Created attachment 33703 [details] Proposed patch to fix module equivalence duplicates Here is a proposed fix for the problem related to equivalence statements in nested/recursive use (see also PR 60780). I've run 'make check-fortran' on rev. 216017 with and without this patch had a FAIL on gfortran.dg/typebound_operator_3.f03 (as discussed in PR 63404) both ways.
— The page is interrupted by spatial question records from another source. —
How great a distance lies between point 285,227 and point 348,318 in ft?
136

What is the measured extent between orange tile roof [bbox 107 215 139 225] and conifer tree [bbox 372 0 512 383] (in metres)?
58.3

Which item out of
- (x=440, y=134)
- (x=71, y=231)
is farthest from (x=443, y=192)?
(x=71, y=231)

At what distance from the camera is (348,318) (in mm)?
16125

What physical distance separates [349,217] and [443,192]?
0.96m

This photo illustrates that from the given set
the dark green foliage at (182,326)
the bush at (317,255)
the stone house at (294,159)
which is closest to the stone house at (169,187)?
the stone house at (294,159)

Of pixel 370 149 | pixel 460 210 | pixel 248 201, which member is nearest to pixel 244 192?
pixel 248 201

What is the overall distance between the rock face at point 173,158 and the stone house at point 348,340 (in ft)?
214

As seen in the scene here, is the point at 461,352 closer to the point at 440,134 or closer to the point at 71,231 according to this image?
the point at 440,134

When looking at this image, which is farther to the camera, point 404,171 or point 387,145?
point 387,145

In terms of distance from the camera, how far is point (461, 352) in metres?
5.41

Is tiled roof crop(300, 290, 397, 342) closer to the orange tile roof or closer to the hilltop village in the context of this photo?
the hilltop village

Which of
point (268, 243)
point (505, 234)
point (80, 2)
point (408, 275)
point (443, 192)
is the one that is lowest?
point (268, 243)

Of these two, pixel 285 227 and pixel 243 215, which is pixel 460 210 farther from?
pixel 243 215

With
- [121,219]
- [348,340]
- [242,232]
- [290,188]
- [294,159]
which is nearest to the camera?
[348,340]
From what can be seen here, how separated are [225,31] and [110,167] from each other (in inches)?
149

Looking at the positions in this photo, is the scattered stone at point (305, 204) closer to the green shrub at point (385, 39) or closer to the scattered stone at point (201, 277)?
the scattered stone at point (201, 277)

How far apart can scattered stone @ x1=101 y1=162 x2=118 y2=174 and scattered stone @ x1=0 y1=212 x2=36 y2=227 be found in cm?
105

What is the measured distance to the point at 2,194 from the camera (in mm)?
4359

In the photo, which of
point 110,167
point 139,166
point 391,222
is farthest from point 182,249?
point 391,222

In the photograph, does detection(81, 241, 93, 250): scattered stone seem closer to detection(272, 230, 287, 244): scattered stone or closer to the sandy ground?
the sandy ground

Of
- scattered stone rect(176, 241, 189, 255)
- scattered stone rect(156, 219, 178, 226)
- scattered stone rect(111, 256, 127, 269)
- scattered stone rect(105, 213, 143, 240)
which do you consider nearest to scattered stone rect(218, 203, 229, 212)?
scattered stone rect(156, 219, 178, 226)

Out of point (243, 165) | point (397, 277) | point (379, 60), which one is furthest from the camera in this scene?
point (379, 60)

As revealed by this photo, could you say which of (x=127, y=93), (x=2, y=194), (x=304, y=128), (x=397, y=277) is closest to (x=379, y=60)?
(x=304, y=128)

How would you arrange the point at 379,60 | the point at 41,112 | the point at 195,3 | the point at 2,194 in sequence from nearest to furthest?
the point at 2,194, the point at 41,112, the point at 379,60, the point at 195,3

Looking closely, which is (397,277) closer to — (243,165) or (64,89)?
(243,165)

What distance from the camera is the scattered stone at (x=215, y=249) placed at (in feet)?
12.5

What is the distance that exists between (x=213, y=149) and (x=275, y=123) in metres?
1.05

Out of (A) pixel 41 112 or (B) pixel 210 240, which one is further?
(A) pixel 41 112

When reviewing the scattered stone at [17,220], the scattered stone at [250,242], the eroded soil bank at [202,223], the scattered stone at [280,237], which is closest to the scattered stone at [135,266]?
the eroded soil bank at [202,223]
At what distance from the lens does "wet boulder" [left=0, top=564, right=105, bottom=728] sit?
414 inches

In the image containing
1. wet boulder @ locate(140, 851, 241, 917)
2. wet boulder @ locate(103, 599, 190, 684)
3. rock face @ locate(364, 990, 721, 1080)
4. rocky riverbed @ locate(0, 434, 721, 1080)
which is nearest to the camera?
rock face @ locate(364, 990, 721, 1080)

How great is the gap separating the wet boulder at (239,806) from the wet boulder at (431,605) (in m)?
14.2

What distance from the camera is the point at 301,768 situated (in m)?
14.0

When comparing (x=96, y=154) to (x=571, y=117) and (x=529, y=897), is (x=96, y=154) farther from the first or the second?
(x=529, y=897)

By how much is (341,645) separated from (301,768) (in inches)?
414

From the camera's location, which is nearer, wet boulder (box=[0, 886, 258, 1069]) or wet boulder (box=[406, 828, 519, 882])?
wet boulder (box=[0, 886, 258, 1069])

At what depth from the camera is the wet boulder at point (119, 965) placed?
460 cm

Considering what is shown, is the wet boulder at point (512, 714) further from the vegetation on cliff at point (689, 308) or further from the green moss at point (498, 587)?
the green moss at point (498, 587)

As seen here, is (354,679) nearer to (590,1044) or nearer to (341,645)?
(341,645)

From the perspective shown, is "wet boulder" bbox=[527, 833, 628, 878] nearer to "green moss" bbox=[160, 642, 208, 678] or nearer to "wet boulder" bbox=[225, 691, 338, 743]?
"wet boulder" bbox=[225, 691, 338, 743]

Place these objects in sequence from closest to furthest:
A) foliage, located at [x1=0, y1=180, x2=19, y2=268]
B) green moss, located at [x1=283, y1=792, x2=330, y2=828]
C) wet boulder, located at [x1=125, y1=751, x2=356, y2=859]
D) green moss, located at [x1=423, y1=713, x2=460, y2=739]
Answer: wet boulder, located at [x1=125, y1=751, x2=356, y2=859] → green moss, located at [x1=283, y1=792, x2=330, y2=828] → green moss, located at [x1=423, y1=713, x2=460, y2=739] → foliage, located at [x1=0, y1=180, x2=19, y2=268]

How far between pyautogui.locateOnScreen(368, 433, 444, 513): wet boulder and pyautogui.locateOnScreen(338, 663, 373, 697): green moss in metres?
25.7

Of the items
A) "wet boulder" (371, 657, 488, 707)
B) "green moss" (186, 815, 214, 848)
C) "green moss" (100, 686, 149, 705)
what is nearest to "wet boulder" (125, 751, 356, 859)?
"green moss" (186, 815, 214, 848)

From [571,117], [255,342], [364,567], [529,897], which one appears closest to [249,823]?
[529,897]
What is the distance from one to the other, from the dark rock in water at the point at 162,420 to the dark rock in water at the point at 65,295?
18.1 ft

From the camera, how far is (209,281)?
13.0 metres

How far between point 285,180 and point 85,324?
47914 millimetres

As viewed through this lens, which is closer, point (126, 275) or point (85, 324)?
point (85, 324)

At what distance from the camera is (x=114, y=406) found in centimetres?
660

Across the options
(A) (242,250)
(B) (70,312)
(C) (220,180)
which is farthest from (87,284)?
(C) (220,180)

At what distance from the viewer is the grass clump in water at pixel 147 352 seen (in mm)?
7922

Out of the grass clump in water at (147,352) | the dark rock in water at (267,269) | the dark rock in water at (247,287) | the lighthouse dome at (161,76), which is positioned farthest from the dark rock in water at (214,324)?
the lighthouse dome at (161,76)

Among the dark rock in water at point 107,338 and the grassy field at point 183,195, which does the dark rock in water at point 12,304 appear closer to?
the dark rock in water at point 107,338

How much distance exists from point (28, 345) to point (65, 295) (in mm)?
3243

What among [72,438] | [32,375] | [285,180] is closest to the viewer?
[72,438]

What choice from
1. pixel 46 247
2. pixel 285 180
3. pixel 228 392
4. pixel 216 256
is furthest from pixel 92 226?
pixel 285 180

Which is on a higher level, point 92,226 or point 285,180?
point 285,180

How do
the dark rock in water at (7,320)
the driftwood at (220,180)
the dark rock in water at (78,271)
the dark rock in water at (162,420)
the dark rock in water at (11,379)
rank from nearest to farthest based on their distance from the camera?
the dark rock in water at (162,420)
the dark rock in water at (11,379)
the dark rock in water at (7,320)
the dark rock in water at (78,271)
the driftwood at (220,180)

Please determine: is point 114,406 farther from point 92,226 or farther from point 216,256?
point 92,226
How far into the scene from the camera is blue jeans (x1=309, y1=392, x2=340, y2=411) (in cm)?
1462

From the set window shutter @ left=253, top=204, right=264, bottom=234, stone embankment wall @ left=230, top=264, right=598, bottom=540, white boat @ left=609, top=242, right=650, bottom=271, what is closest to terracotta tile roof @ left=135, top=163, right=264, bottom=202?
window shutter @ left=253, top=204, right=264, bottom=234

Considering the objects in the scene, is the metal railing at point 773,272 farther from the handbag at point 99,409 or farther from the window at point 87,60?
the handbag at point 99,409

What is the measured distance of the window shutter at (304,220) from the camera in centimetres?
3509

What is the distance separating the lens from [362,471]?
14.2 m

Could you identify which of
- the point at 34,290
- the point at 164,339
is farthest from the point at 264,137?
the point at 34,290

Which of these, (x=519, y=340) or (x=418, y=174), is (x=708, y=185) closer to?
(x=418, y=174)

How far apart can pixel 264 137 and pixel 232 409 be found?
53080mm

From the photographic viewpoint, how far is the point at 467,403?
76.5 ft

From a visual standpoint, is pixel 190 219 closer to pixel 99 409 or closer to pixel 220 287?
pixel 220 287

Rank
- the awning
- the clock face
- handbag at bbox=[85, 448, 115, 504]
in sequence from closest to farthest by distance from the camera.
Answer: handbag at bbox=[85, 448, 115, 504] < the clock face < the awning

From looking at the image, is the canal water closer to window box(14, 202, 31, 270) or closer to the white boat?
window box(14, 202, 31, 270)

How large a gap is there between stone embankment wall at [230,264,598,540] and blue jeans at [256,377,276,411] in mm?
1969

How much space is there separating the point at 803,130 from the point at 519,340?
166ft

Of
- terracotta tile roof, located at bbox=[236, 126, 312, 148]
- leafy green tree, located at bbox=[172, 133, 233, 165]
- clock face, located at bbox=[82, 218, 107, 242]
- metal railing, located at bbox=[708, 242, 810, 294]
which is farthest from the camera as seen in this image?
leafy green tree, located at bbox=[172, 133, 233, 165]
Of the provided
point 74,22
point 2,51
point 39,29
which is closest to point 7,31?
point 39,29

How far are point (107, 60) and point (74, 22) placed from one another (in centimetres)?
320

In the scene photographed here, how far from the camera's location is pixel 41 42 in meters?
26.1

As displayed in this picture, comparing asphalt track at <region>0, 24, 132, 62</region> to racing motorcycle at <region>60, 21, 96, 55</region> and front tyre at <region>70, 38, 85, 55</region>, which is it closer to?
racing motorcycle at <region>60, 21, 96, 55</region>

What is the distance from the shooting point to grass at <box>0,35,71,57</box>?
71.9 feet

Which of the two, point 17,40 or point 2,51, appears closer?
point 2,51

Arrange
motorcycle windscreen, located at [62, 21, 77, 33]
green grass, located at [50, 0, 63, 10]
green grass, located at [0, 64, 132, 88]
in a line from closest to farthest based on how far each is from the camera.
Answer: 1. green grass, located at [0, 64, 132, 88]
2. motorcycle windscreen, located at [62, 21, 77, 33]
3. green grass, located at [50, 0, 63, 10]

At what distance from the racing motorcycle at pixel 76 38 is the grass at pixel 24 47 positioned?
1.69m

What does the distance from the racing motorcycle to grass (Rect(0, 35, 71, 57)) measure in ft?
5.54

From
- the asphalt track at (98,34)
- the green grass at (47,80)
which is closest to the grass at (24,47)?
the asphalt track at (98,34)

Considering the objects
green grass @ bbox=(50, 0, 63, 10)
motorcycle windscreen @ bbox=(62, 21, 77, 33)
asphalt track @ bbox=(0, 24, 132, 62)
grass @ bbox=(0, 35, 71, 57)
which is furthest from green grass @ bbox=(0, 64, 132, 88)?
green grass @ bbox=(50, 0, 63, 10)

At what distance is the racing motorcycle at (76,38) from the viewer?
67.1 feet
Author: kargl Date: Fri Jun 5 16:54:53 2015 New Revision: 224159 URL: https://gcc.gnu.org/viewcvs?rev=224159&root=gcc&view=rev Log: 2015-06-03 Russell Whitesides <russelldub@gmail.com> Steven G. Kargl <kargl@gcc.gnu.org> PR fortran/40958 PR fortran/60780 PR fortran/66377 * module.c (load_equiv): Add check for loading duplicate EQUIVALENCEs from different modules. Eliminate the pruning of unused equivalence-objects 2015-06-03 Steven G. Kargl <kargl@gcc.gnu.org> PR fortran/66377 gfortran.dg/equiv_9.f90: New test. Added: trunk/gcc/testsuite/gfortran.dg/equiv_9.f90 Modified: trunk/gcc/fortran/ChangeLog trunk/gcc/fortran/module.c trunk/gcc/testsuite/ChangeLog
Author: kargl Date: Fri Jun 5 20:40:35 2015 New Revision: 224171 URL: https://gcc.gnu.org/viewcvs?rev=224171&root=gcc&view=rev Log: 2015-06-03 Russell Whitesides <russelldub@gmail.com> Steven G. Kargl <kargl@gcc.gnu.org> PR fortran/40958 PR fortran/60780 PR fortran/66377 * module.c (load_equiv): Add check for loading duplicate EQUIVALENCEs from different modules. Eliminate the pruning of unused equivalence-objects 2015-06-03 Steven G. Kargl <kargl@gcc.gnu.org> PR fortran/66377 gfortran.dg/equiv_9.f90: New test. Added: branches/gcc-5-branch/gcc/testsuite/gfortran.dg/equiv_9.f90 Modified: branches/gcc-5-branch/gcc/fortran/ChangeLog branches/gcc-5-branch/gcc/fortran/module.c branches/gcc-5-branch/gcc/testsuite/ChangeLog
I suggest we close this PR, as situation has significantly improved. Please open new PR(s) for specific issues related to module size.